— START OF THE DATA —

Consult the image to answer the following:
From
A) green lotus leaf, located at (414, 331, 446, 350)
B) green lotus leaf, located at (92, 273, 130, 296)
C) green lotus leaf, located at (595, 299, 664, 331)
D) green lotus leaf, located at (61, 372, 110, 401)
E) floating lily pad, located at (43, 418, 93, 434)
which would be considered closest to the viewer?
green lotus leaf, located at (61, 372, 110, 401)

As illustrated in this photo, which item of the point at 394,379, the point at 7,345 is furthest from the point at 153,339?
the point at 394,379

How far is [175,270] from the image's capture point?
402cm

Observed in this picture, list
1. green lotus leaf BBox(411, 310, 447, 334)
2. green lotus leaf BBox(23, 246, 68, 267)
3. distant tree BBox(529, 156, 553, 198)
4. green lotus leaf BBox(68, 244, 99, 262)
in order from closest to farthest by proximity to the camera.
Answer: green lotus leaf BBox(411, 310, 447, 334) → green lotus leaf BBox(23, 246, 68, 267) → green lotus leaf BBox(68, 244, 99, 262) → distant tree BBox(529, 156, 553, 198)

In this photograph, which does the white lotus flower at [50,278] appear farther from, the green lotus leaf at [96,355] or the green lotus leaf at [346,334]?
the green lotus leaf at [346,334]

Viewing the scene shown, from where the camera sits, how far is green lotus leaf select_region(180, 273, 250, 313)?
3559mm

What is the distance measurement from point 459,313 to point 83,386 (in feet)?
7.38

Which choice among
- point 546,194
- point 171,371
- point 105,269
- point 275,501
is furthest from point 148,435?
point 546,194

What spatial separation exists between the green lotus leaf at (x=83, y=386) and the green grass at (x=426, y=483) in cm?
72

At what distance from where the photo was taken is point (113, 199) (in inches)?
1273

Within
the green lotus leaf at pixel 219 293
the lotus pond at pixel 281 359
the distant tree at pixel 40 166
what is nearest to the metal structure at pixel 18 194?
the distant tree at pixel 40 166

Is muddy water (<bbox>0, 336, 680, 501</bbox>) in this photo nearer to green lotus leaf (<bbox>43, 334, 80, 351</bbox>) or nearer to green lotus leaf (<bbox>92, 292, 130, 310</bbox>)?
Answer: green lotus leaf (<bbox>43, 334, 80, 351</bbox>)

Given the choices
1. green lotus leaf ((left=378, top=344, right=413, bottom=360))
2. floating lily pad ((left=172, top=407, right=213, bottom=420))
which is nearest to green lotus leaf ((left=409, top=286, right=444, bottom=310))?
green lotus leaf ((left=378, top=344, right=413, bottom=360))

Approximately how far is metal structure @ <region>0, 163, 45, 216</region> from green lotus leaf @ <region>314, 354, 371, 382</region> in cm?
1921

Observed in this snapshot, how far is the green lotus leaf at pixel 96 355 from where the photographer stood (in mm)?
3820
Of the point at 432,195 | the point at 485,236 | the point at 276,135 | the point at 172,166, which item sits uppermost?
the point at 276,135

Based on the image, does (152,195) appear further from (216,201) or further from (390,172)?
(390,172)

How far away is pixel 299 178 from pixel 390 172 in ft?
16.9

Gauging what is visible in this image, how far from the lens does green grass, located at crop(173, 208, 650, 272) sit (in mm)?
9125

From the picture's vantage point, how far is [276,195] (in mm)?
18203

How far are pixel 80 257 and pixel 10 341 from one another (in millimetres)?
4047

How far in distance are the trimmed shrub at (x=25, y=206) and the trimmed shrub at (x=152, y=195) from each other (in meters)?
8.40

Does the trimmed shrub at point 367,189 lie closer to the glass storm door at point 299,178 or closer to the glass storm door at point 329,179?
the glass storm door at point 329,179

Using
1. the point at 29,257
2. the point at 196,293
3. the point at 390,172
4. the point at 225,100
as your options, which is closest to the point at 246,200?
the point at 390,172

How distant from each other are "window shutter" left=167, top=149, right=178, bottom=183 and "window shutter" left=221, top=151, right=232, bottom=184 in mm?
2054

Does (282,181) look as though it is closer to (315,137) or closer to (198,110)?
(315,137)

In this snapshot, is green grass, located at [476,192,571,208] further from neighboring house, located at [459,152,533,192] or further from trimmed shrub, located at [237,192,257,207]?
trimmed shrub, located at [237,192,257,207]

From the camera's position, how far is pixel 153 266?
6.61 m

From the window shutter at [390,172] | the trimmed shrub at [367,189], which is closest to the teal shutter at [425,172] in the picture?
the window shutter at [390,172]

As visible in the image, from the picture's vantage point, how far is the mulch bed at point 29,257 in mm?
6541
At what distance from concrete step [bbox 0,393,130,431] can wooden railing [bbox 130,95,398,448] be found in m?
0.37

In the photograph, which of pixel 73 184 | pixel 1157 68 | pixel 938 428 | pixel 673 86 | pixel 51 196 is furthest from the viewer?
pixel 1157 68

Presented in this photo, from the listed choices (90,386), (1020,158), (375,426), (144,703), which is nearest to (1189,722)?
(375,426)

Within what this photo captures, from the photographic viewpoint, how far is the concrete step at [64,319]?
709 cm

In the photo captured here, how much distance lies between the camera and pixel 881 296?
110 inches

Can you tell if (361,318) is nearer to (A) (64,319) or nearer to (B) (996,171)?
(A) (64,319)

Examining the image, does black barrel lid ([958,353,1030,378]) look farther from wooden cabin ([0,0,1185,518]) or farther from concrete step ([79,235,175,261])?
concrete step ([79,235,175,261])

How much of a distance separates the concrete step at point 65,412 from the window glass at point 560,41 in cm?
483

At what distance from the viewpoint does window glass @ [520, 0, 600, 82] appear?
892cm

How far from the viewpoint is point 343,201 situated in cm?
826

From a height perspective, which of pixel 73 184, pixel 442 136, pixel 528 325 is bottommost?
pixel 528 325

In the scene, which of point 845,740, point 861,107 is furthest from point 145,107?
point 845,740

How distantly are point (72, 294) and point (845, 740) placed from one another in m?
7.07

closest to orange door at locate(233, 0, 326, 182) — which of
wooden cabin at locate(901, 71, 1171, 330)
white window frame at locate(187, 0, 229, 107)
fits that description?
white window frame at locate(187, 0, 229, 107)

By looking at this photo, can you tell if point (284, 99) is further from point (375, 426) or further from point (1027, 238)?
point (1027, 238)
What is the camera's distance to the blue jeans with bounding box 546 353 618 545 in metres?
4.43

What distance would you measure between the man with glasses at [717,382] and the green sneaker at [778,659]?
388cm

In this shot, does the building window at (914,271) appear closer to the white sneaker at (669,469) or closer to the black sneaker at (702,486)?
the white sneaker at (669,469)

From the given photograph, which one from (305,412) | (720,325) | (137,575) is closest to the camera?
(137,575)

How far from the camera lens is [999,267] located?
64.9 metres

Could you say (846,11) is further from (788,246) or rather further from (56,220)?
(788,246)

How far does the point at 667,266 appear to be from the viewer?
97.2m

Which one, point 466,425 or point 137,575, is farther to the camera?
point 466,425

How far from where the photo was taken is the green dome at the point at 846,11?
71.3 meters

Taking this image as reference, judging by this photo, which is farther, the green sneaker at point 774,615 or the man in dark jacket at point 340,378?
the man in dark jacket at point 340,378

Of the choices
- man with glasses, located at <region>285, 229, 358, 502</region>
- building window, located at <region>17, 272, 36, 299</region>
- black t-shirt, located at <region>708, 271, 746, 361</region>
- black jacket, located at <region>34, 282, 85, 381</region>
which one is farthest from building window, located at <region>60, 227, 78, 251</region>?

— END OF THE DATA —

** REQUEST **
Return all of the entries exactly as written.

** FULL ANSWER **
Consult the image to answer the following:
From
A) green lotus leaf, located at (414, 331, 446, 350)
B) green lotus leaf, located at (92, 273, 130, 296)
C) green lotus leaf, located at (595, 299, 664, 331)
D) green lotus leaf, located at (61, 372, 110, 401)
E) floating lily pad, located at (43, 418, 93, 434)
which would be considered closest to the viewer?
green lotus leaf, located at (61, 372, 110, 401)

As illustrated in this photo, which item of the point at 394,379, the point at 7,345 is furthest from the point at 153,339?
the point at 394,379

How far is [175,270] from the image's capture point?
402cm

Observed in this picture, list
1. green lotus leaf BBox(411, 310, 447, 334)
2. green lotus leaf BBox(23, 246, 68, 267)
3. distant tree BBox(529, 156, 553, 198)
4. green lotus leaf BBox(68, 244, 99, 262)
in order from closest to farthest by proximity to the camera.
Answer: green lotus leaf BBox(411, 310, 447, 334) → green lotus leaf BBox(23, 246, 68, 267) → green lotus leaf BBox(68, 244, 99, 262) → distant tree BBox(529, 156, 553, 198)

In this photograph, which does the white lotus flower at [50,278] appear farther from, the green lotus leaf at [96,355] or the green lotus leaf at [346,334]?
the green lotus leaf at [346,334]

Viewing the scene shown, from where the camera sits, how far is green lotus leaf select_region(180, 273, 250, 313)?
3559mm

What is the distance measurement from point 459,313 to point 83,386 (in feet)?
7.38

Which choice among
- point 546,194
- point 171,371
- point 105,269
- point 275,501
is furthest from point 148,435?
point 546,194

What spatial separation exists between the green lotus leaf at (x=83, y=386) and the green grass at (x=426, y=483) in cm?
72

At what distance from where the photo was taken is point (113, 199) (in inches)?
1273

Within
the green lotus leaf at pixel 219 293
the lotus pond at pixel 281 359
the distant tree at pixel 40 166
what is nearest to the metal structure at pixel 18 194?
the distant tree at pixel 40 166

Is muddy water (<bbox>0, 336, 680, 501</bbox>) in this photo nearer to green lotus leaf (<bbox>43, 334, 80, 351</bbox>) or nearer to green lotus leaf (<bbox>92, 292, 130, 310</bbox>)?
Answer: green lotus leaf (<bbox>43, 334, 80, 351</bbox>)

Given the choices
1. green lotus leaf ((left=378, top=344, right=413, bottom=360))
2. floating lily pad ((left=172, top=407, right=213, bottom=420))
which is nearest to green lotus leaf ((left=409, top=286, right=444, bottom=310))?
green lotus leaf ((left=378, top=344, right=413, bottom=360))

Approximately how far is metal structure @ <region>0, 163, 45, 216</region> from green lotus leaf @ <region>314, 354, 371, 382</region> in cm?
1921

Observed in this snapshot, how far is the green lotus leaf at pixel 96 355 from where the photographer stood (in mm)?
3820
Of the point at 432,195 | the point at 485,236 | the point at 276,135 | the point at 172,166, which item sits uppermost?
the point at 276,135

Based on the image, does (152,195) appear further from (216,201) or further from (390,172)?
(390,172)

How far away is pixel 299 178 from pixel 390 172 in ft?
16.9

Gauging what is visible in this image, how far from the lens does green grass, located at crop(173, 208, 650, 272) sit (in mm)?
9125

From the picture's vantage point, how far is [276,195] (in mm)?
18203

How far are pixel 80 257 and pixel 10 341 from one another (in millimetres)?
4047

How far in distance are the trimmed shrub at (x=25, y=206) and the trimmed shrub at (x=152, y=195) from each other (in meters)?
8.40

Does the trimmed shrub at point 367,189 lie closer to the glass storm door at point 299,178 or closer to the glass storm door at point 329,179?
the glass storm door at point 329,179

Using
1. the point at 29,257
2. the point at 196,293
3. the point at 390,172
4. the point at 225,100
as your options, which is closest to the point at 246,200?
the point at 390,172

How distant from each other are "window shutter" left=167, top=149, right=178, bottom=183 and "window shutter" left=221, top=151, right=232, bottom=184 in mm?
2054

Does (282,181) look as though it is closer to (315,137) or closer to (198,110)?
(315,137)

In this snapshot, is green grass, located at [476,192,571,208] further from neighboring house, located at [459,152,533,192] or further from trimmed shrub, located at [237,192,257,207]?
trimmed shrub, located at [237,192,257,207]

From the camera's position, how far is pixel 153 266?
6.61 m

From the window shutter at [390,172] | the trimmed shrub at [367,189], which is closest to the teal shutter at [425,172] in the picture?
the window shutter at [390,172]

As visible in the image, from the picture's vantage point, how far is the mulch bed at point 29,257 in mm?
6541
At what distance from concrete step [bbox 0,393,130,431] can wooden railing [bbox 130,95,398,448] be found in m?
0.37

In the photograph, which of pixel 73 184 | pixel 1157 68 | pixel 938 428 | pixel 673 86 | pixel 51 196 is furthest from the viewer?
pixel 1157 68

Presented in this photo, from the listed choices (90,386), (1020,158), (375,426), (144,703), which is nearest to (1189,722)?
(375,426)

Within what this photo captures, from the photographic viewpoint, how far is the concrete step at [64,319]?
709 cm

In the photo captured here, how much distance lies between the camera and pixel 881 296?
110 inches

Can you tell if (361,318) is nearer to (A) (64,319) or nearer to (B) (996,171)?
(A) (64,319)

Examining the image, does black barrel lid ([958,353,1030,378]) look farther from wooden cabin ([0,0,1185,518]) or farther from concrete step ([79,235,175,261])?
concrete step ([79,235,175,261])

How much of a distance separates the concrete step at point 65,412 from the window glass at point 560,41 in cm?
483

At what distance from the viewpoint does window glass @ [520, 0, 600, 82] appear?
892cm

How far from the viewpoint is point 343,201 situated in cm?
826

From a height perspective, which of pixel 73 184, pixel 442 136, pixel 528 325 is bottommost?
pixel 528 325

In the scene, which of point 845,740, point 861,107 is furthest from point 145,107?
point 845,740

How distantly are point (72, 294) and point (845, 740) placed from one another in m?
7.07

closest to orange door at locate(233, 0, 326, 182) — which of
wooden cabin at locate(901, 71, 1171, 330)
white window frame at locate(187, 0, 229, 107)
fits that description?
white window frame at locate(187, 0, 229, 107)

By looking at this photo, can you tell if point (284, 99) is further from point (375, 426) or further from point (1027, 238)?
point (1027, 238)
What is the camera's distance to the blue jeans with bounding box 546 353 618 545 in metres?
4.43

What distance would you measure between the man with glasses at [717,382] and the green sneaker at [778,659]?
388cm

In this shot, does the building window at (914,271) appear closer to the white sneaker at (669,469) or closer to the black sneaker at (702,486)?
the white sneaker at (669,469)

From the given photograph, which one from (305,412) | (720,325) | (137,575) is closest to the camera?
(137,575)

How far from the camera lens is [999,267] located?
64.9 metres

Could you say (846,11) is further from (788,246) or rather further from (56,220)?
(788,246)

How far does the point at 667,266 appear to be from the viewer?
97.2m

Which one, point 466,425 or point 137,575, is farther to the camera?
point 466,425

How far from where the photo was taken is the green dome at the point at 846,11?
71.3 meters

Taking this image as reference, judging by this photo, which is farther, the green sneaker at point 774,615 or the man in dark jacket at point 340,378?
the man in dark jacket at point 340,378

Of the choices
- man with glasses, located at <region>285, 229, 358, 502</region>
- building window, located at <region>17, 272, 36, 299</region>
- black t-shirt, located at <region>708, 271, 746, 361</region>
- black jacket, located at <region>34, 282, 85, 381</region>
which one is farthest from building window, located at <region>60, 227, 78, 251</region>?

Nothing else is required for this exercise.